When the entourage had first arrived to the stable yard, Jacqueline and Sir Christian had been exiting the barn, rumpled and hair mussed from their tryst. Christian had looked apologetic, but Jacqueline had looked at the group, and with a shrug of her shoulders, she started to walk past them muttering, "It’s not a big deal. He couldn’t even get it up."

It became very obvious to Miranda after seeing the Sachs treasure room why Jacqueline and Christian were there to compete as Andy’s suitors. Neither cared about Andy, just her fortune. There was also a possibility that Andy might choose one of them, even with the connection between them. All of these factors caused Miranda to snap, and she had throttled Jacqueline and thrown her to the ground. Everyone else present could do nothing but watch, because sometimes a bitch just gets what is coming to her.

Andy arrived on the heels of Serena to the stables. She certainly hadn’t expected to see everyone, Sir Nigel, Sir Christian, Emily and James just watching as Princess Miranda pushed Princess Jacqueline face first into a mud puddle. Miranda continued to pull Jacqueline by the hair up, then slammed her back down into the puddle.

From up above the chaos next to the stables, Lady Gaga was hanging out of the castle windows yelling, "P-p-poke her face! P-p-poke her face!"

An embarrassed Sir Christian noticed Andy first. "Abbey, I swear, she tripped and when I tried to help her I just fell on top of her!"

"Okay," a stunned and confused Andy said. "Why isn’t anyone trying to break them up?"

"We were going to stop it," said Nigel, "eventually."

Miranda heard Andy talking and finally released Jacqueline, "No need for anyone to intervene. I apologize for losing my temper." Miranda smoothed out a few wrinkles in her dress, not a speck of dirt or mud present, or a hair out of place.

Miranda watched as one of Jacqueline’s servants walked over to help her mistress. One of Andy’s beloved pigeons, Doug 7, flew over Jacqueline and pooped on her head.
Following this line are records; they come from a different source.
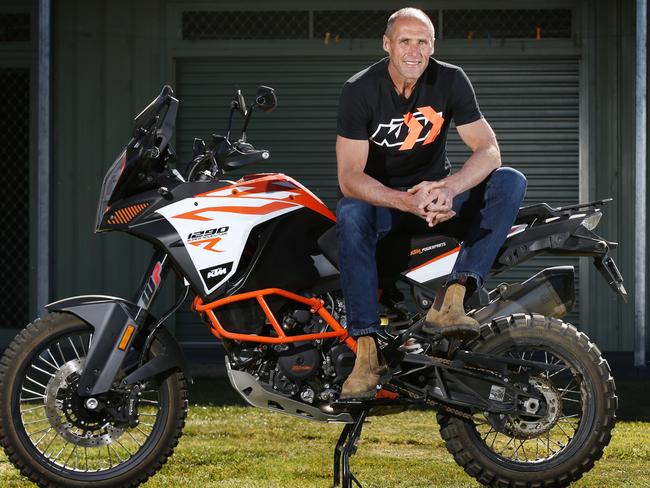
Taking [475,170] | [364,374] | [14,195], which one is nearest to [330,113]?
[14,195]

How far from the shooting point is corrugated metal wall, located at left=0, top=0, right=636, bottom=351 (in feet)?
37.8

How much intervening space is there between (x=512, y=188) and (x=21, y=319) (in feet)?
24.9

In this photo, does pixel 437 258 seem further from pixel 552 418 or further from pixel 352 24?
pixel 352 24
Jacqueline was already covered in mud, but let out a shriek of disgust.

"Well, that ends the tour," said Nigel, trying not to laugh. "We’ll let everyone freshen up, then meet up again in the dinning hall for the suitors challenge."

About an hour later everyone gathered in the dinning hall. Jacqueline had cleaned up, though she was sporting an impressive black eye and bruises around her neck. She was shooting glares at Miranda, but mainly looking around to avoid rogue pigeons.
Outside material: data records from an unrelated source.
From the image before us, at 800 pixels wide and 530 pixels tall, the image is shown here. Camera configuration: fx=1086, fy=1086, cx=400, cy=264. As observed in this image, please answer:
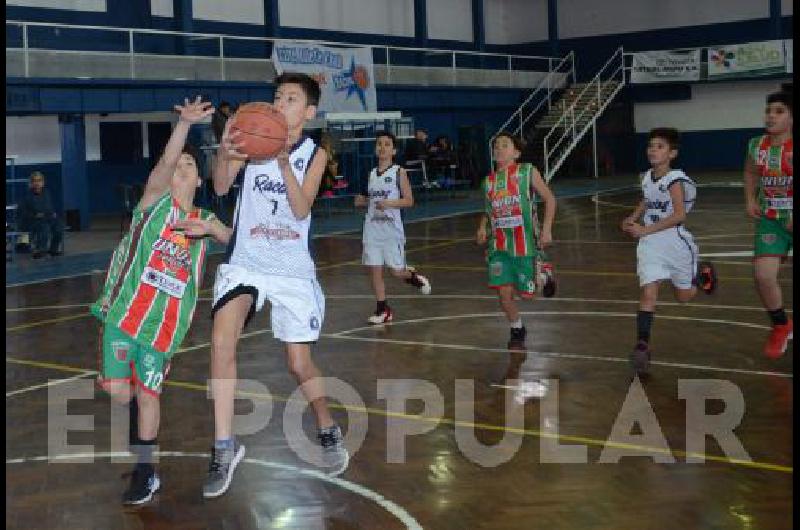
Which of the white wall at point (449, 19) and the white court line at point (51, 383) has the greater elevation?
the white wall at point (449, 19)

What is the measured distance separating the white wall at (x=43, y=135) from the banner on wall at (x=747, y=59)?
1785 centimetres

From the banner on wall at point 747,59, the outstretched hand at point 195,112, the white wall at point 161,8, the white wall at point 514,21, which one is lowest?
the outstretched hand at point 195,112

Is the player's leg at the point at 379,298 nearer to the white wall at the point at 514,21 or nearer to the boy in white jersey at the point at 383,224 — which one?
the boy in white jersey at the point at 383,224

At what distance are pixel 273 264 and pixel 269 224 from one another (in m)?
0.21

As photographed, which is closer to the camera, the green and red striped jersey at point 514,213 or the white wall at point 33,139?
the green and red striped jersey at point 514,213

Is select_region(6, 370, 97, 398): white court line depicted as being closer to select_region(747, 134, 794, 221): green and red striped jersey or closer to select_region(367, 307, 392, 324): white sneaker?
select_region(367, 307, 392, 324): white sneaker

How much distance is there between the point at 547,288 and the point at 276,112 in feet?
13.4

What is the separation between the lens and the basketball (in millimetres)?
5211

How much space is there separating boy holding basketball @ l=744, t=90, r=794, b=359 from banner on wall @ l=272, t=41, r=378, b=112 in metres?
16.4

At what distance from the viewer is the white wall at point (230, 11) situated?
2942cm

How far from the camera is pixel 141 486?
209 inches

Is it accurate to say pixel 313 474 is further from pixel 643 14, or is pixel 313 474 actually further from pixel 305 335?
pixel 643 14

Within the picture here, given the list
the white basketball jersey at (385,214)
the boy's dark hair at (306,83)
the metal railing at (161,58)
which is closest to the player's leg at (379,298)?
the white basketball jersey at (385,214)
"The suitors’ task this evening," Nigel was explaining, "is to demonstrate any special skills they have, using only objects in this room. Andy will decide who the winner is. Sir Christian will go first, Princess Jacqueline will go next, then Princess Miranda will go last."

Sir Christian stepped forward, his enormous cod piece gleaming. He unsheathed his sword and swung it suddenly to cut a wooden chair in half. He looked around, a confident expression on his face. There was a weak applause from everyone.
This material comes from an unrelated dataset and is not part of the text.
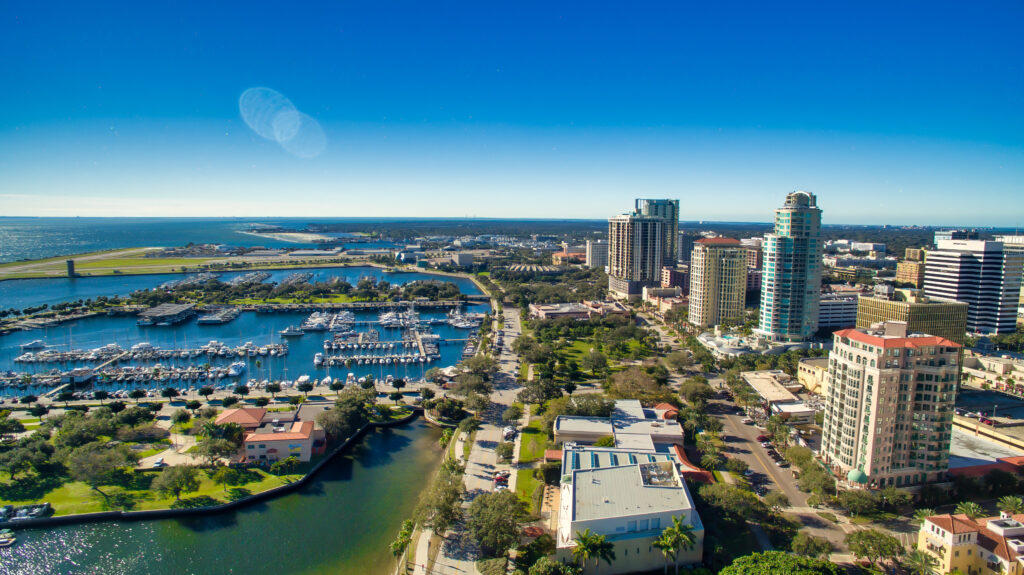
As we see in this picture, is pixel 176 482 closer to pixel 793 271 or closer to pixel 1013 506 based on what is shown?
pixel 1013 506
Emily and Serena were in the back of the room, watching. Emily rolled her eyes watching Christian. She whispered to Serena, "Big deal, Andy breaks a chair at least once a week."

"It could come handy in the winter, when Andy needs fire wood," Serena whispered back.

Andy looked confused again. Sir Christian was obviously strong, but she had liked that chair.

Next Princess Jacqueline stepped forward holding a cherry with a long stem. She placed the cherry in her mouth and a few moments later pulled the stem out, it was tied into a knot. She walked over and handed it to Andy. Andy looked confused again.

"Lady Trollop can’t tell that Andy’s a virgin. She has no idea what that means," Emily whispered to Serena. "Besides, anyone can do that. I can tie two knots in the stem with my tongue."

Serena looked at the read head, intrigued. "I wouldn’t mind a demonstration later on."

It was finally Miranda’s turn. Outwardly she had remained calm during the challenge, but inwardly she had an ‘oh shit’ moment because she didn’t have any special skills. But after watching Sir Limp Dick and Lady Trollop, she felt like she could do anything and it would be better than their special skills. The important thing was to impress Andy, who looked very beautiful with her confused expression turning the knotted cherry stem over in her hands.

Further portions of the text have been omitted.